Non-steroidal anti-inflammatory drugs (NSAIDS) are a mainstay of arthritis treatment. However, recent concerns regarding their cardiovascular safety make their routine use in arthritis therapy problematic.
The primary toxicity associated with NSAIDS is gastrointestinal with the potential for ulcer formation and bleeding. While COX-2 selective drugs like Celebrex reduce the risk, they do not do away with the risk entirely. In addition, if patients are on concomitant aspirin treatment for stroke or heart attack prophylaxis, the risk for gastrointestinal events becomes the same for patients on selective COX-2 drugs versus plain NSAIDS. In addition, there have been reports of small intestinal ulceration as well as colonic ulceration as well with these medications. There is some evidence that simultaneous treatment with proton pump inhibitors may help protect the stomach.
There is no question that NSAIDS elevate the risk for cardiovascular events such as heart attacks and strokes. The exact incidence tends to vary somewhat with different anti-inflammatory drugs. The worst offender, rofecoxib (Vioxx), was removed from the market by the FDA several years ago. All other NSAIDS have approximately the same risk. They should be used cautiously, if at all, in patients with prior cardiac problems.
NSAIDs also possess a certain risk for kidney toxicity which contributes to fluid retention and edema while also promoting the aggravation of hypertension. However, often underappreciated are the blood pressure and kidney effects of NSAIDs. It has long been noted that a potential risk of NSAIDs is a destabilization of blood pressure control in hypertensive patients, particularly if they are treated with ACE inhibitors. Direct kidney toxicity, deleterious changes in kidney blood flow, and decline in kidney function are seen as a consequence in patients treated with NSAIDs. Edema (fluid retention) and worsening of congestive heart failure (CHF) are also potential known consequences of NSAIDs. NSAIDs also interfere with the cardioprotective effects of aspirin.
However… all is not doom and gloom for NSAIDS.
A study of Medicare patients with osteoarthritis provides additional evidence that non-steroidal anti-inflammatory drugs (NSAIDs) such as aspirin reduce the risk of colorectal cancer. Earlier investigations of the drugs’ impact on tumor development could not rule out the possibility that an observed protective effect was caused by other preventive health care measures. Researchers note, however, that safer drugs are probably needed before regular preventive therapy can be recommended.
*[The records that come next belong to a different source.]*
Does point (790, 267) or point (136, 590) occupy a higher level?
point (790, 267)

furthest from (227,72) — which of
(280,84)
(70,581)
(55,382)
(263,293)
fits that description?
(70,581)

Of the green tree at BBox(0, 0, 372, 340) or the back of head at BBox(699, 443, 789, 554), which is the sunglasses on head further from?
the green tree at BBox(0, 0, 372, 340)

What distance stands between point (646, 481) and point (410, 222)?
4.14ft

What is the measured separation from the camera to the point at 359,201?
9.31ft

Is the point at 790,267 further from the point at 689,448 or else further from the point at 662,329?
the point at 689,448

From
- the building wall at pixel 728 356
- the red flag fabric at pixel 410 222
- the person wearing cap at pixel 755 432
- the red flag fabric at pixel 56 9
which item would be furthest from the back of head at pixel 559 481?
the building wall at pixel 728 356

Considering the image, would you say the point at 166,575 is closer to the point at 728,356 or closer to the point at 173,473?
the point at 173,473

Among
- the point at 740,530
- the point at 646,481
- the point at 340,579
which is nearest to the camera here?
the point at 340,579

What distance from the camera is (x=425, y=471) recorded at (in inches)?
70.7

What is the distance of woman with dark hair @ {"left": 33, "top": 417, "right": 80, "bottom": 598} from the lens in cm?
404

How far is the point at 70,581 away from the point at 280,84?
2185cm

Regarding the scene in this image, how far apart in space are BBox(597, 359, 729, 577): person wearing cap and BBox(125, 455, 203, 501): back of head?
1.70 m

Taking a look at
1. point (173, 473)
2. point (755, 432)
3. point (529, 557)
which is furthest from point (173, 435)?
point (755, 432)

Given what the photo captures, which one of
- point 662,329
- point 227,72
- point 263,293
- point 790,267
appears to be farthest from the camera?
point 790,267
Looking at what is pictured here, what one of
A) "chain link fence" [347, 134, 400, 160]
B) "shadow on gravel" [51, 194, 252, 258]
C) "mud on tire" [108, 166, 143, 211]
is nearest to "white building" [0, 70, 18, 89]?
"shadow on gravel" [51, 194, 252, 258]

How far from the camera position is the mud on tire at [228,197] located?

Elizabeth Lamont, MD, MS, of the Massachusetts General Hospital Cancer Center, the study’s lead author, states, “Although patients face risks such as bleeding or kidney damage from NSAIDS, they probably are at a lower risk of developing colorectal cancer.” Because of the risks posed by the dosage used to treat osteoarthritis, she stresses that currently available NSAIDs should not be used solely to prevent cancer.
Earlier randomized trials indicated that NSAID treatment could possibly prevent the development of precancerous colorectal polyps, but whether or not such therapy also reduces the risk of invasive colorectal cancer has not yet been confirmed. Those trials used relatively low doses of aspirin and showed no significant differences in colorectal cancer rates between the aspirin and placebo groups. While many observational studies have shown a protective effect of NSAIDs against colorectal cancer, interpretation of some of those results may have been clouded by other healthy behaviors of the participants.
First, the researchers reviewed data from the 1993-94 National Ambulatory Medical Care Survey, in which physicians report on the diagnoses of and treatments prescribed to patients seen during a randomly selected week. Those results verified that older patients with osteoarthritis were more than four times as likely to take NSAIDs as were those without osteoarthritis. They then analyzed information from the Survival Epidemiology and End-Results (SEER)-Medicare program, studying groups of elderly Medicare patients with and without colorectal cancer, to search for associations with NSAID use.
Comparing information on 4,600 individuals with colorectal cancer to data from 100,000 controls, they found that a history of osteoarthritis was associated with a 15 percent reduction in the likelihood of a colorectal cancer diagnosis.
“The magnitude of colorectal cancer risk reduction between patients with and without osteoarthritis is completely consistent with the risk reduction for pre-cancerous polyps reported in clinical trials of NSAIDs,” Lamont says.
The study appears in the August 2007 Journal of General Internal Medicine.
The study also raises the 64 dollar question which is “What is the risk/benefit of taking an NSAID for cancer prevention versus the risk of cardiovascular side-effects?
As a practicing rheumatologist, I am in a constant battle with cardiologists who want to stop NSAID therapy. In addition to quality of life issues, this most recent study also raises another issue- that of possible colon cancer prevention.